Ms Carragher is working and they are able to pay €500 a month but had not made any payments since 2016. 
 
Ms Allison said the couple had not engaged when the letters leading to the repossession order arrived. They were not unlike many others, including teachers and other professionals, who put their “heads in the sand” in these situations, she said. 
 
The Carraghers went to the Circuit Court when the possession order was granted but did not understand what was going on, she said. 
 
Ms Allison said they were not aware of the Abhaile scheme and when they came to her for assistance she gave them a letter to give to the High Court when Start made its trespass injunction application, but they again did not understand what was going on. 
 
Ms Allison said she came to court on Wednesday on a pro bono (free of charge) basis until an application for legal aid could be dealt with. 
 
Primary concern 
Ms Justice Reynolds asked Rudi Neuman Shanahan BL, for Start, what he had to say to Ms Allison’s assertion that Start’s primary concern was to get its money.

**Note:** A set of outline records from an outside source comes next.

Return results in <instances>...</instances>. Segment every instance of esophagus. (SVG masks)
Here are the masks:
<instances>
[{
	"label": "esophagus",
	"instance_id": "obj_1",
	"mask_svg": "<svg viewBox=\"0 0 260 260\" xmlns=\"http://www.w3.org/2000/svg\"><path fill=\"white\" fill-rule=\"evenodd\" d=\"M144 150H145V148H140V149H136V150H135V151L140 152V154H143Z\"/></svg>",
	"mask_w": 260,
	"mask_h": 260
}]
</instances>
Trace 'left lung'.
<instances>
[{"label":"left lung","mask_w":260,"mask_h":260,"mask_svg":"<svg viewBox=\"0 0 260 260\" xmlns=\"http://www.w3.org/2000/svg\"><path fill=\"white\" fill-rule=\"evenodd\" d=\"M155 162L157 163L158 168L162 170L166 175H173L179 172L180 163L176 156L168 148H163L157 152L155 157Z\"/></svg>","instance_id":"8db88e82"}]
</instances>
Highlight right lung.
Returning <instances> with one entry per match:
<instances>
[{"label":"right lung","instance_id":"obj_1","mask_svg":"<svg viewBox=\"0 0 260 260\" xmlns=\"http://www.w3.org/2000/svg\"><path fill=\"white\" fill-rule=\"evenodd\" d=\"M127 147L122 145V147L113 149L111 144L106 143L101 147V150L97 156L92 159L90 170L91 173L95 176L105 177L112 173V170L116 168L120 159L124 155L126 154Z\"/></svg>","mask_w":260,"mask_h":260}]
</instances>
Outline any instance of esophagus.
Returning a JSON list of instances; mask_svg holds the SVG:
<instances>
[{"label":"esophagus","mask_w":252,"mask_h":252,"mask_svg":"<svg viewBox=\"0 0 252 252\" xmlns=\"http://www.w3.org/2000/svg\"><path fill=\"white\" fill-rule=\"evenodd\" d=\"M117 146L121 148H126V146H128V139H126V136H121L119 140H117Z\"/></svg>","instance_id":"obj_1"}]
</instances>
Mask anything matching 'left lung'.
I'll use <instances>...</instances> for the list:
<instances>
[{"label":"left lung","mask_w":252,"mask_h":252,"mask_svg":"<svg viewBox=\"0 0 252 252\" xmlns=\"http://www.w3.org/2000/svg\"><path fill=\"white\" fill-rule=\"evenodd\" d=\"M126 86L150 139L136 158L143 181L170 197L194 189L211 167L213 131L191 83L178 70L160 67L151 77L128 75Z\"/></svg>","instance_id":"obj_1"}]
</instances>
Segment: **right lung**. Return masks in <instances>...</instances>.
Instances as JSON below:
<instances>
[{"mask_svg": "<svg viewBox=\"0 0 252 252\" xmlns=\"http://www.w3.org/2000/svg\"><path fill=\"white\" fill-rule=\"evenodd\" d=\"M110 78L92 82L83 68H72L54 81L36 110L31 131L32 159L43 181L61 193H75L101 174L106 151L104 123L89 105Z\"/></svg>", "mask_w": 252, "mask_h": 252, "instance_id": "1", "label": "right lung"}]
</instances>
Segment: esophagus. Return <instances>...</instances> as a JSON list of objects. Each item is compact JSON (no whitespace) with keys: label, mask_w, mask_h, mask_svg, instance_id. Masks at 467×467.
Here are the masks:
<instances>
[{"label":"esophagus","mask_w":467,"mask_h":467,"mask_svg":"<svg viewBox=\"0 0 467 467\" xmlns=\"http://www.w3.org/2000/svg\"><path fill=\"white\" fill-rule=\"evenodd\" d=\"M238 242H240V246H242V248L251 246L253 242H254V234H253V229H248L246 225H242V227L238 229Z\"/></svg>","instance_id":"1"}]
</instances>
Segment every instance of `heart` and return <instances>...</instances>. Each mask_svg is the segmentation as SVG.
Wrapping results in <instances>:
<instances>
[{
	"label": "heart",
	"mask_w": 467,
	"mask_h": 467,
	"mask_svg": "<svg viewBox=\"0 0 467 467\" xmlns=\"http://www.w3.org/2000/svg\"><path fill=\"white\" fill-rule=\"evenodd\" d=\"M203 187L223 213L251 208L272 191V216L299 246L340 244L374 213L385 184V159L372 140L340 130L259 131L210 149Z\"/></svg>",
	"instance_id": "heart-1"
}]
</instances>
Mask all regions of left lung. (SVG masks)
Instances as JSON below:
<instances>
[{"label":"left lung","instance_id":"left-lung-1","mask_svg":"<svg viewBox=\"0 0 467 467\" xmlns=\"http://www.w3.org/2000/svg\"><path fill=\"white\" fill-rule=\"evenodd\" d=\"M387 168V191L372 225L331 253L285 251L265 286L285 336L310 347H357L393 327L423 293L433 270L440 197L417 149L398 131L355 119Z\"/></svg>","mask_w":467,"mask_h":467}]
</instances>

Mr Neuman replied: “Our primary concern is that court orders are not set at nought.” 
 
It is more than three years since Start received any money from the Carraghers and now certain allegations were being made at “the 11th or 12th hour” when Start was forced to come to court to tell the couple they are not allowed back in the house, he said. 
 
The judge put the matter back to January but ordered the couple, as they were seeking “further indulgence” of the courts, to make two €500 payments and return to court on the adjourned date with “the necessary lump sum.” 
 
The court was most anxious the matter be expedited at this stage and Ms Allison should keep Start informed in relation to their application under the Abhaile mortgage to rent application, she said. 
 
“They may have buried their heads in the sand but that has to come at a price at this stage,” the judge said.